▸ ASSIGNMENT: Copy, word for word, the lines below from the one containing "2 year old girl" up to and including the one containing "in nursing practice.", with pictures left out.
[[ EXCERPTED DATA open ]]
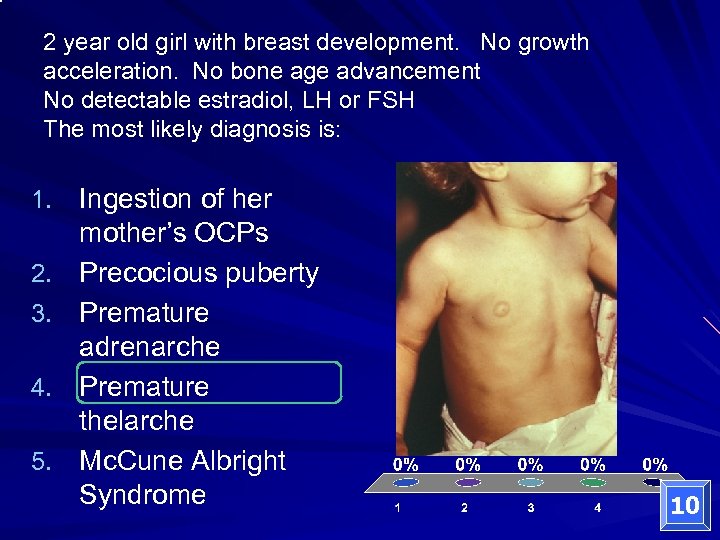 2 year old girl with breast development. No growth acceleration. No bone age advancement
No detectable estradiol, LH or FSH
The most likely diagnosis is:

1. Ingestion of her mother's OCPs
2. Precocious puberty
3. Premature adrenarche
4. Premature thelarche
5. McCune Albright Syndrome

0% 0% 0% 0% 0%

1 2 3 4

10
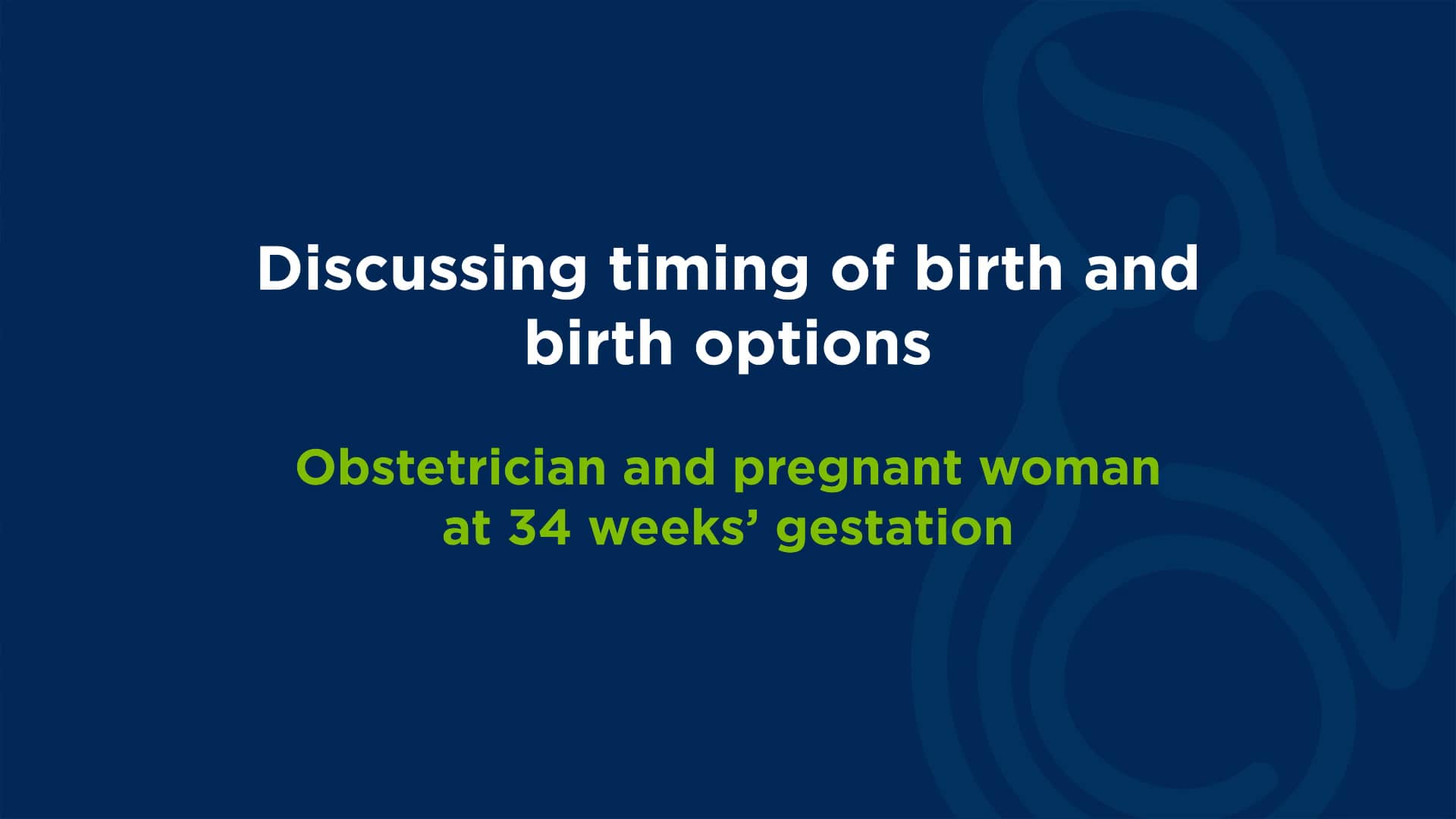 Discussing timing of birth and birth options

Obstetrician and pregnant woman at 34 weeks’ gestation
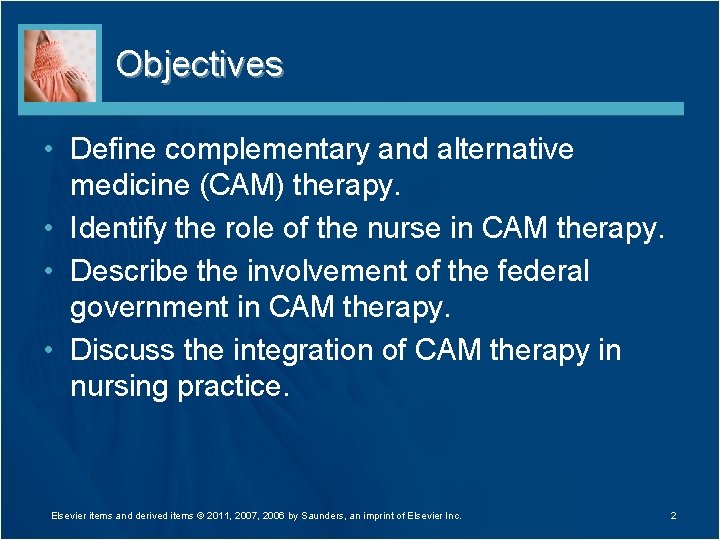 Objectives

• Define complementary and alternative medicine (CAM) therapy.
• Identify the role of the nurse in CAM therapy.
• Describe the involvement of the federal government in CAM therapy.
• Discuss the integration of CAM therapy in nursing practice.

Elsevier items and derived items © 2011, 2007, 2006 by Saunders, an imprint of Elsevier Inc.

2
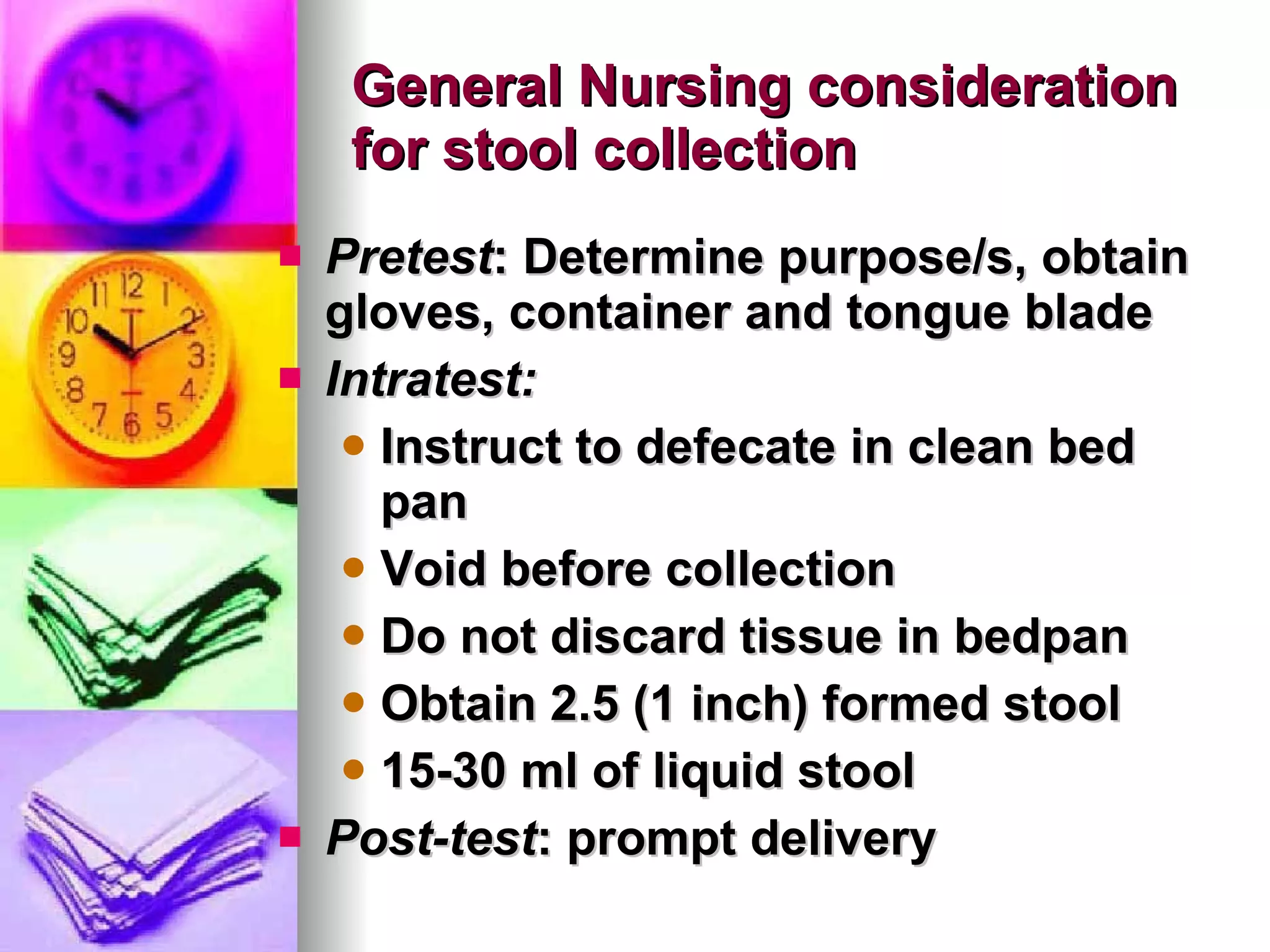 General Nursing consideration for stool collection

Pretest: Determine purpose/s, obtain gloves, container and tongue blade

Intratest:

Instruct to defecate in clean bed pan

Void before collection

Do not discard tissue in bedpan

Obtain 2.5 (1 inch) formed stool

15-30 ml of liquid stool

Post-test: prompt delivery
[[ EXCERPTED DATA closed ]]
[[ EXCERPTED DATA open ]]
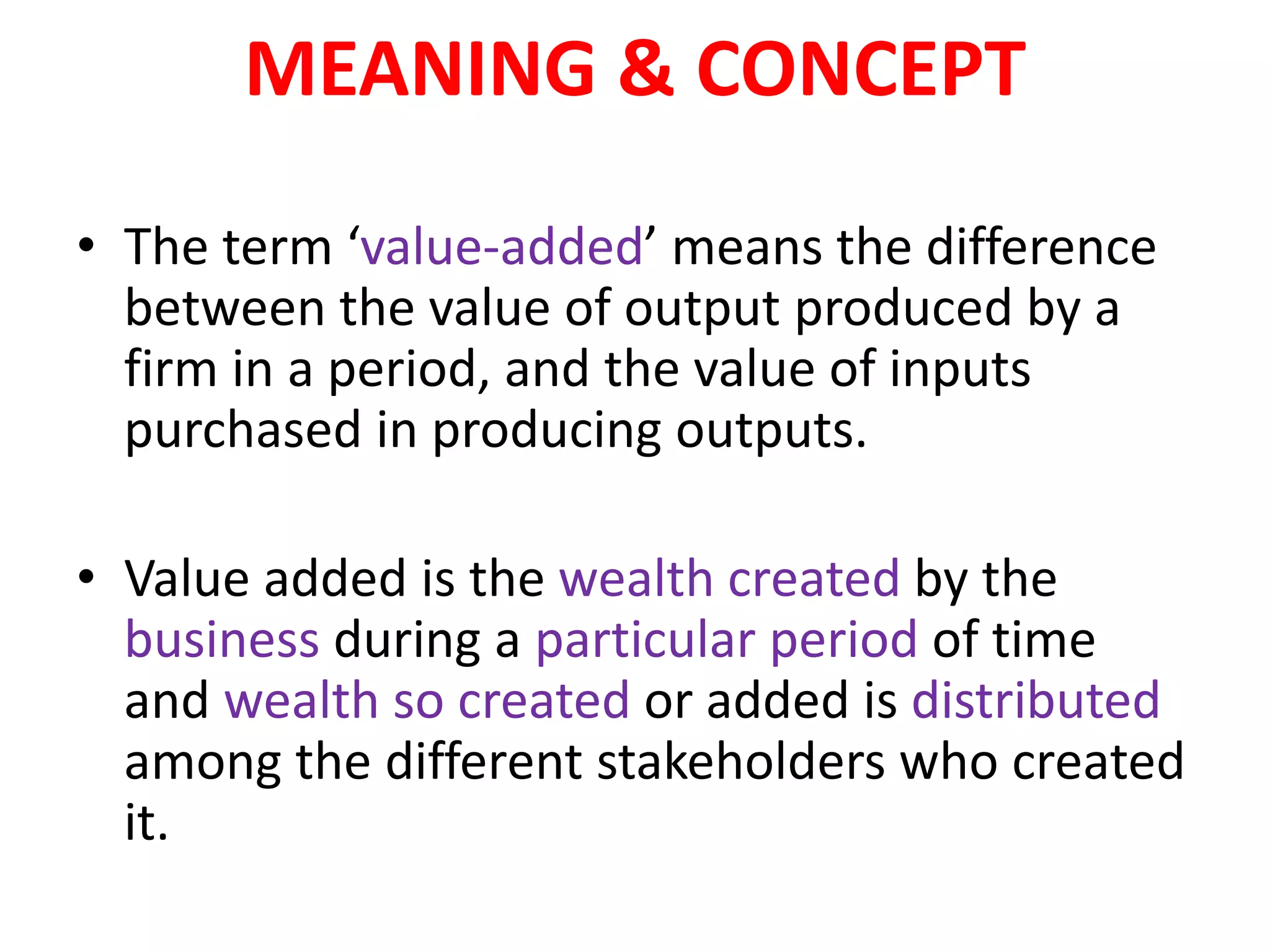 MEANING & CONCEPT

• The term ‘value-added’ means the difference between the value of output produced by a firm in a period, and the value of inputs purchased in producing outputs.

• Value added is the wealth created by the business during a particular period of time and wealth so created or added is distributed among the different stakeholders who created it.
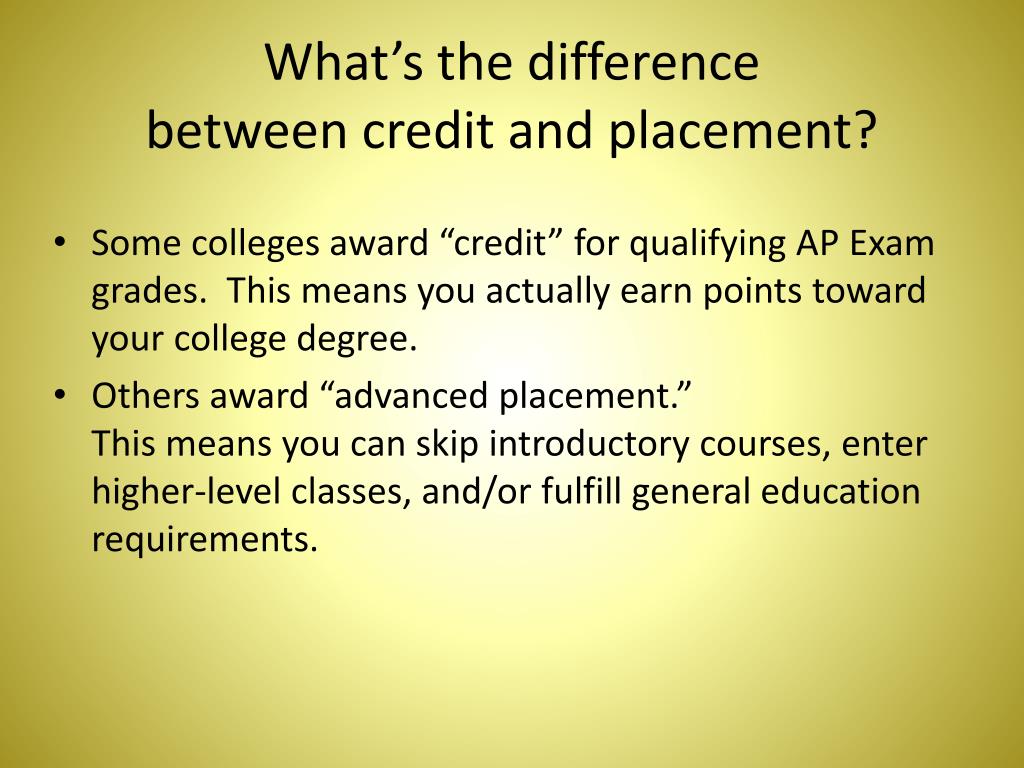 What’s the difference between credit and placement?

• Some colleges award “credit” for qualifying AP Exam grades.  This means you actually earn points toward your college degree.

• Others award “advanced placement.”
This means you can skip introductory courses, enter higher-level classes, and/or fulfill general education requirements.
[[ EXCERPTED DATA closed ]]
▸ SOLUTION TO THE EXERCISE:
 2 year old girl with breast development. No growth acceleration. No bone age advancement
No detectable estradiol, LH or FSH
The most likely diagnosis is:

1. Ingestion of her mother's OCPs
2. Precocious puberty
3. Premature adrenarche
4. Premature thelarche
5. McCune Albright Syndrome

0% 0% 0% 0% 0%

1 2 3 4

10
 Discussing timing of birth and birth options

Obstetrician and pregnant woman at 34 weeks’ gestation
 Objectives

• Define complementary and alternative medicine (CAM) therapy.
• Identify the role of the nurse in CAM therapy.
• Describe the involvement of the federal government in CAM therapy.
• Discuss the integration of CAM therapy in nursing practice.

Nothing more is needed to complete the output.